Function: Clean up all valid storage nodes in the linked list (excluding sentinel bits)

void clear()
{
	auto it = begin();
	while (it != end())
	{
		it = erase(it);
	}
}

<8> Destructor

~list()
{
	clear();
	delete _head;
}

Unlike clear, the destructor needs to release the sentinel bit, otherwise there will be a memory leak!

<*>Expand important content

If there is such a case, what is stored in the list is a structure or class, and if we want to access the member variables and functions in these structures, we can overload its -> operator in __list_iterator, so that this Simplified access to data.

Take the following code as an example

struct Pos
{
    int _a1;
    int _a2；

    Pos(int a1 = 0, int a2 = 0)
	    :_a1(a1)
	    , _a2(a2)
        {}
};
void list_test3()
{
	list<Pos> lt;
	lt.push_back(Pos(10, 20));
	lt.push_back(Pos(10, 21));

	list<Pos>::iterator it = lt.begin();
	while (it != lt.end())
	{
		//cout << (*it)._a1 << ":" << (*it)._a2 << endl;
		cout << it->_a1 << ":" << it->_a2 << endl;

		++it;
	}
	cout << endl;
}

Ref operator*()
{
	return _node->_data;
}

Ptr operator->()        //注意，这里竟然没有参数！！
{
	return &(operator*());         //这种写法是什么意思呢？
}

Take a closer look at the -> overloading method here, what does &(operator*()); mean?

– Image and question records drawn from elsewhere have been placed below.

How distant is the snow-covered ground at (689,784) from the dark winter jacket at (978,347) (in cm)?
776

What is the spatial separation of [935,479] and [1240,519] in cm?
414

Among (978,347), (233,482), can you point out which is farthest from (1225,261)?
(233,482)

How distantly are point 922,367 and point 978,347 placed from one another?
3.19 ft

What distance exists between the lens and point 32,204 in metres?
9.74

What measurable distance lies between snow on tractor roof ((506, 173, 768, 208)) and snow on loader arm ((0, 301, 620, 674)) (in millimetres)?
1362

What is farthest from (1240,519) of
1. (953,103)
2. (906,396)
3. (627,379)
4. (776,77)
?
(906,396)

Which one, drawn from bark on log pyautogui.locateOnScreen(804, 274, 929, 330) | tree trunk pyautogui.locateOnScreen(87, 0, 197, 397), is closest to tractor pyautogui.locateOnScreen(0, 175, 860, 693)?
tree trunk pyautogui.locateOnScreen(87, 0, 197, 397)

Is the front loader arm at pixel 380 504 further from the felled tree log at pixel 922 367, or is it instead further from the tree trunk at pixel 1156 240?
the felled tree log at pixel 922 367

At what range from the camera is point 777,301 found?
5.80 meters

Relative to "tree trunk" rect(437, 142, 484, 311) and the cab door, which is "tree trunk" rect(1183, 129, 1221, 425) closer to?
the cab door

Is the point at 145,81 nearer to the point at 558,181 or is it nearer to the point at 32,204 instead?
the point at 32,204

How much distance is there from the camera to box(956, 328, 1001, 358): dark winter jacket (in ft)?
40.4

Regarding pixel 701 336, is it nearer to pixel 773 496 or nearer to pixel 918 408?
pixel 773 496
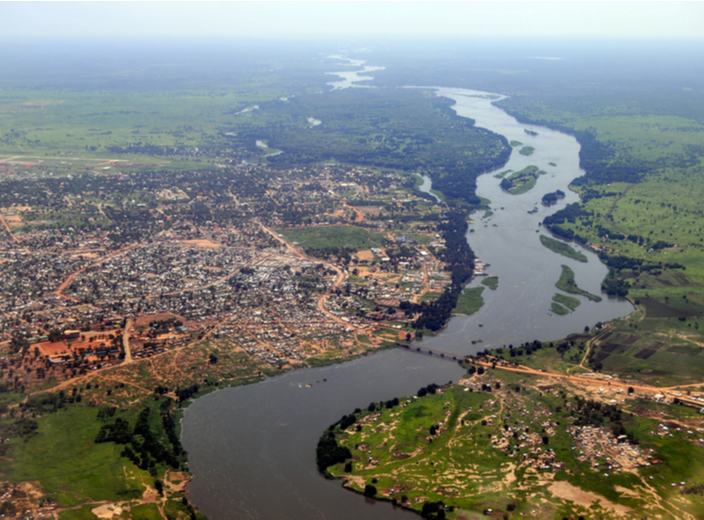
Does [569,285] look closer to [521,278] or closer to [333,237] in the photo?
[521,278]

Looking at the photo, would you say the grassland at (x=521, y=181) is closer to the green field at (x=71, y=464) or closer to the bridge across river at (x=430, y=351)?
the bridge across river at (x=430, y=351)

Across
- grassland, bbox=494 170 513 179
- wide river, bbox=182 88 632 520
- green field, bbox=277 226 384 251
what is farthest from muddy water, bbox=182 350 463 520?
grassland, bbox=494 170 513 179

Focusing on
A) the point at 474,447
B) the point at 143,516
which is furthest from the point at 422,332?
the point at 143,516

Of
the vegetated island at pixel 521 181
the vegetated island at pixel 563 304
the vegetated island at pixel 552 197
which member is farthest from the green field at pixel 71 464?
the vegetated island at pixel 521 181

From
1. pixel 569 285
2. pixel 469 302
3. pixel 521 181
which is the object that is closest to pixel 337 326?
pixel 469 302

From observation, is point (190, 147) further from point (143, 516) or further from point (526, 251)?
point (143, 516)

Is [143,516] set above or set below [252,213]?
below

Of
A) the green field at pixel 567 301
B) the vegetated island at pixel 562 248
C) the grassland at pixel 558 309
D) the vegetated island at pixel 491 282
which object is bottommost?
the grassland at pixel 558 309
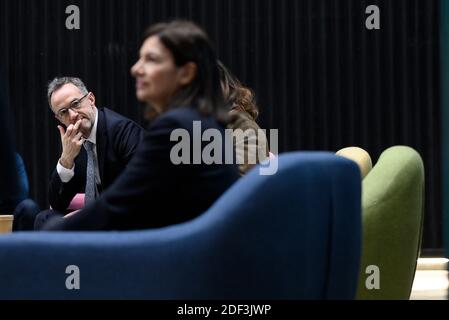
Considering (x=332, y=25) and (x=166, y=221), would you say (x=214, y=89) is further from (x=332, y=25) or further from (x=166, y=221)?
(x=332, y=25)

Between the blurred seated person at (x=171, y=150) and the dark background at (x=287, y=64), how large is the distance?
4093 mm

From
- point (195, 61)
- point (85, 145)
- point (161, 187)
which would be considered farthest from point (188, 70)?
point (85, 145)

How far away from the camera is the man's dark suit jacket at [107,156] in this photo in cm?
405

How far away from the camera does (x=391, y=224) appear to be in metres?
2.84

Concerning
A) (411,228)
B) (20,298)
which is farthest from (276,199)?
(411,228)

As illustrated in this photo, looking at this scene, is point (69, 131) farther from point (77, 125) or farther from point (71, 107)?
point (71, 107)

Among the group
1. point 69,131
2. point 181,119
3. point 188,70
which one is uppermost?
point 188,70

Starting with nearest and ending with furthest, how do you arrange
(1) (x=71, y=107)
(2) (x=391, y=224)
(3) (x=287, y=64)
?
(2) (x=391, y=224)
(1) (x=71, y=107)
(3) (x=287, y=64)

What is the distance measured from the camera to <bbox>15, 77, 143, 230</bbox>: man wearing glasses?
4.05m

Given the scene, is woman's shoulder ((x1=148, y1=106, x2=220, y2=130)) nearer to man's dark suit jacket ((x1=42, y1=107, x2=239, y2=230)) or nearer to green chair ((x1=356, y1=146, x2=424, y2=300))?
man's dark suit jacket ((x1=42, y1=107, x2=239, y2=230))

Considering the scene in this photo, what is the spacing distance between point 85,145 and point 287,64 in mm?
2647

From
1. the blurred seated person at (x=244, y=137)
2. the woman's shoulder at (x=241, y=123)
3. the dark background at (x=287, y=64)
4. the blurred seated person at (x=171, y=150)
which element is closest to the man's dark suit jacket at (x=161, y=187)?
the blurred seated person at (x=171, y=150)

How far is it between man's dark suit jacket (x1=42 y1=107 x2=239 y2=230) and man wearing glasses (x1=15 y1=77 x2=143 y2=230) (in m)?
1.69

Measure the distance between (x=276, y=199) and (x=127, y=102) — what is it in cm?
462
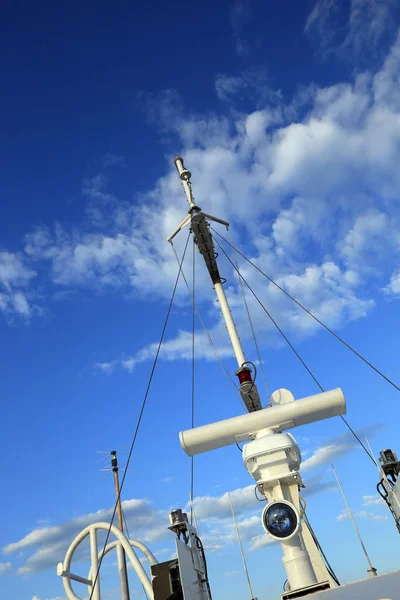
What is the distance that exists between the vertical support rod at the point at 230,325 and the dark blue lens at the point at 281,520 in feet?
13.9

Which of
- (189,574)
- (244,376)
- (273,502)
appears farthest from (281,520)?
(244,376)

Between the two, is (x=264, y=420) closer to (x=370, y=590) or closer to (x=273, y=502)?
(x=273, y=502)

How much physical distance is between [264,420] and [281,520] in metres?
2.02

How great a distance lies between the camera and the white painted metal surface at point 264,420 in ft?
30.5

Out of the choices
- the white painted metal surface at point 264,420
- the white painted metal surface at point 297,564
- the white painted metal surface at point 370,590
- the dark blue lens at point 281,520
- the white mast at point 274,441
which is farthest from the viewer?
the white painted metal surface at point 264,420

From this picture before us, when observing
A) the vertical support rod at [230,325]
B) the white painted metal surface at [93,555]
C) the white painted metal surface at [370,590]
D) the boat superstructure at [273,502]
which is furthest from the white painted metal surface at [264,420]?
the white painted metal surface at [93,555]

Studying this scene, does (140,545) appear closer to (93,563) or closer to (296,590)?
(93,563)

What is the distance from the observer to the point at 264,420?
941cm

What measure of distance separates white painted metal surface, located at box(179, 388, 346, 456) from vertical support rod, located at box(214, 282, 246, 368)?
2.50 metres

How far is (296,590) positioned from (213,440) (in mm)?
3108

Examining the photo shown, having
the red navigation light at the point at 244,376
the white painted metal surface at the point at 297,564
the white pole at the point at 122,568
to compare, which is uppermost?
the red navigation light at the point at 244,376

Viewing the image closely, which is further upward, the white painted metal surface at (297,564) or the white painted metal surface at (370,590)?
the white painted metal surface at (297,564)

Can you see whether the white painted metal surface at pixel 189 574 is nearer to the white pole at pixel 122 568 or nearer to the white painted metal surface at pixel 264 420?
the white painted metal surface at pixel 264 420

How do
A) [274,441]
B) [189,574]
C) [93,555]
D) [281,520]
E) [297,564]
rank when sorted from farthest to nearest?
1. [93,555]
2. [274,441]
3. [189,574]
4. [281,520]
5. [297,564]
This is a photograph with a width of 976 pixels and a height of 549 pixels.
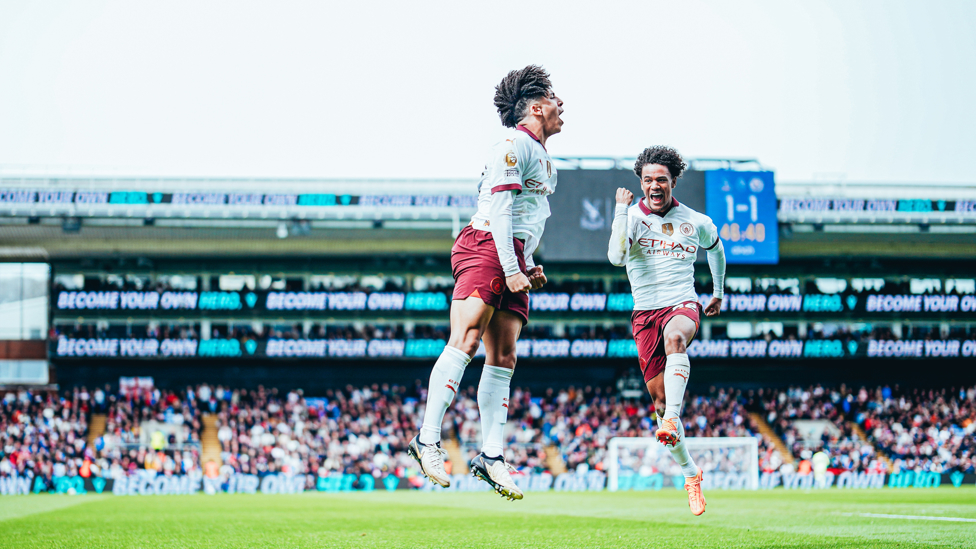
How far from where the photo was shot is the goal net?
2633cm

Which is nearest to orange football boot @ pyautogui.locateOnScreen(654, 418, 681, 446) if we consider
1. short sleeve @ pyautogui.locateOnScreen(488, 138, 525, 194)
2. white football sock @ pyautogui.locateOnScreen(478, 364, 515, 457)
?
white football sock @ pyautogui.locateOnScreen(478, 364, 515, 457)

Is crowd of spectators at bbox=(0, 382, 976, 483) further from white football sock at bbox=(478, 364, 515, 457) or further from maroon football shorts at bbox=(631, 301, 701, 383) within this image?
white football sock at bbox=(478, 364, 515, 457)

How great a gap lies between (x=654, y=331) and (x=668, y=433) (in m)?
1.16

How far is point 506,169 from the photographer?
592 centimetres

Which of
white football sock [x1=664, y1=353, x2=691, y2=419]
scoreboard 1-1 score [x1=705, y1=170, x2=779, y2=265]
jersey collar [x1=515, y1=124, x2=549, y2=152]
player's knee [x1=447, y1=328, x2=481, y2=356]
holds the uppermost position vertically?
scoreboard 1-1 score [x1=705, y1=170, x2=779, y2=265]

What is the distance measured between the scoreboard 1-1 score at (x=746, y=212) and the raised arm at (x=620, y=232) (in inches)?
799

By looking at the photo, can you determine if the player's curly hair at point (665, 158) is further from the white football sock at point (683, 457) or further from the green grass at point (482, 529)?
the green grass at point (482, 529)

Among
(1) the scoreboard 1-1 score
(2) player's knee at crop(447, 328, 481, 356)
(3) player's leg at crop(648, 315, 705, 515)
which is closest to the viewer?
(2) player's knee at crop(447, 328, 481, 356)

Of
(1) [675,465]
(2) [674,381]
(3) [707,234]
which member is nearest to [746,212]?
(1) [675,465]

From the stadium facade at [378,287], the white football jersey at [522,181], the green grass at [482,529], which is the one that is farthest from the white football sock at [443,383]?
the stadium facade at [378,287]

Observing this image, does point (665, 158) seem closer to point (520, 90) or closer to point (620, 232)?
point (620, 232)

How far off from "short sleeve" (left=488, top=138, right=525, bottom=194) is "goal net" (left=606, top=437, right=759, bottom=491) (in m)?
21.6

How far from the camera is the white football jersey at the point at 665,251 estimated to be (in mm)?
7766

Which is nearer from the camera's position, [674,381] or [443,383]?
[443,383]
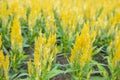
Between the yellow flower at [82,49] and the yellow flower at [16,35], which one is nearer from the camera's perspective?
the yellow flower at [82,49]

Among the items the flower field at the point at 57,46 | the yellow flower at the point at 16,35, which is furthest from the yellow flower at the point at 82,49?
the yellow flower at the point at 16,35

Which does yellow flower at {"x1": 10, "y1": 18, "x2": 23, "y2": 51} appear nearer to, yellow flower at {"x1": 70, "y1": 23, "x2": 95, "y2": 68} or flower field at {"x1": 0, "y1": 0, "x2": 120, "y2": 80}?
flower field at {"x1": 0, "y1": 0, "x2": 120, "y2": 80}

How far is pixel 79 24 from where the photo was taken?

Just take the address of _node->_data.

Let's go back to the above example, it->_a1, because our overloaded -> has no parameters , then we will find a very strange phenomenon, is there a missing ->, shouldn't it be it->- >_date?

In fact, there is nothing wrong, there should be two ->, but because the compiler simplifies the ->-> here to -> for code readability.

And if we write ->-> here, it will report an error instead!

The return value here is somewhat similar to the overload of *, if it is a const list, it will return const T*.

Summarize

The biggest difference between list and string and vector is the difference between iterators, so we learn list mainly to learn its iterator implementation.

STL is similar. After learning one, in fact, from the perspective of use, the others will be used, even if their data structures are completely different.